〖イケメン戦国〗新章 燃ゆる華恋の乱❀百華繚乱伝❀
第72章 君しか見えない-繋-❀伊達政宗❀
「ただいま、美依」
「おかえり、なさい……」
「なんで帰って来たのに会いに来ねぇんだよ、待ってたんだぞ」
「……っ」
すると、美依はくしゃっと顔を歪め。
問いには答えず、俺に背を向けた。
そして、後ろ手で襖を閉めようとしたので、慌ててそれを阻止しようと、美依の手を掴む。
だが、美依はそれを振りほどき……
振り向きもしないまま、言葉を紡いだ。
「帰って、政宗。
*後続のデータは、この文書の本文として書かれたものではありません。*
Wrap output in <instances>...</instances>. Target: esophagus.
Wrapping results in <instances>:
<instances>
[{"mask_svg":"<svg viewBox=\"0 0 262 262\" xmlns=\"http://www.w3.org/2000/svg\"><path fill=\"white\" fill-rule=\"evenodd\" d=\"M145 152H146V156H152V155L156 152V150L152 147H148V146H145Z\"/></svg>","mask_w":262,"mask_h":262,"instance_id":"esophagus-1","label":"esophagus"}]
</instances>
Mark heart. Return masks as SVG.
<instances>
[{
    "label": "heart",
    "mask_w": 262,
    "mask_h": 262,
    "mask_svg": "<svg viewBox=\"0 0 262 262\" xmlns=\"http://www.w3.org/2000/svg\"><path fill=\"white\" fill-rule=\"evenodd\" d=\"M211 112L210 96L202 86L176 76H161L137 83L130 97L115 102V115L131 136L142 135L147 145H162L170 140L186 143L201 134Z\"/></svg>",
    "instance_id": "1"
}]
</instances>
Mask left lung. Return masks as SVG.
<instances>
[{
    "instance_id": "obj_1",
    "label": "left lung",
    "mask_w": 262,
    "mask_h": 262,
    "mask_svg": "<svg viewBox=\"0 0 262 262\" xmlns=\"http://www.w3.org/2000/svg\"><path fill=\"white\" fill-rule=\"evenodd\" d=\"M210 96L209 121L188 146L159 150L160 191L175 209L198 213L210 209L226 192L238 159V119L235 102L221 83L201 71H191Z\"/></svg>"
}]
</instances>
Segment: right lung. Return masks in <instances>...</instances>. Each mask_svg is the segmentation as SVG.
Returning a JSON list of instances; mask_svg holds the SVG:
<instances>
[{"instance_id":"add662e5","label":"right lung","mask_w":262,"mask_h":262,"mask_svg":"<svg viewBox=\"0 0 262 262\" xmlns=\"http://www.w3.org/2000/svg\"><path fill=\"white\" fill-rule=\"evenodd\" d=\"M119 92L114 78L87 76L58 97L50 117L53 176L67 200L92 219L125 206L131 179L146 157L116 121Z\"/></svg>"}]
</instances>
今日は私、何言うか解んないから」
「……何でもいいから聞かせろよ、お前の声」
「政宗……」
「俺が居ない間、どうしてたんだ?寂しくなかったか?」
敢えて、平然と何も知らないように美依に問う。
美依は黙り込み、その華奢な肩を震わせていたが……
やがて、小さな声で。
俺の問いとは関係ない問いを、被せてきた。
「ねぇ…政宗、は……私のこと、すき?」
「ああ、誰よりもな」
「どこが……すき?」
「言って欲しいなら、言ってやるが…それってそこまで重要か?」
「……」
「ただ好き、じゃ駄目なのか?」
理由なんて上げれば、山ほどある。
だが、そんなのは俺はどうでもいい。
ただただ、お前が死ぬほど好きだ。
俺にとっては、それしか無いのだから。
だが──……
美依はそれでは納得しなかったらしい。
なんだか無理やり強気を装っているような、そんな声を張り上げた。
「違うでしょ?政宗、言えないんでしょ?」
「美依……」
「好きな所がないから、言えないんでしょう…?!無理しなくていいから、私解ってるから!」
「美依、あのな……」
「いいの、政宗は優しいから、私を傍に置いてくれてるんだもんね。こんな魅力もない子を…でも、同情しないで、そんなのは要らない」
(……んだよ、それ………!)
その言葉に、思わず怒りがこみ上げる。
俺が同情なんかで、お前の傍に居ると……
本気で言ってんのか、それ。
俺は、ぐっと美依の肩を掴んだ。
そのまま、怒りを滲ませた声が滑り出る。
「俺の目を見て、もう一回言ってみろ」
「……」
「美依っ!」
すると、美依は勢いよく振り返り。
俺の胸を、拳でドンッ!と叩いた。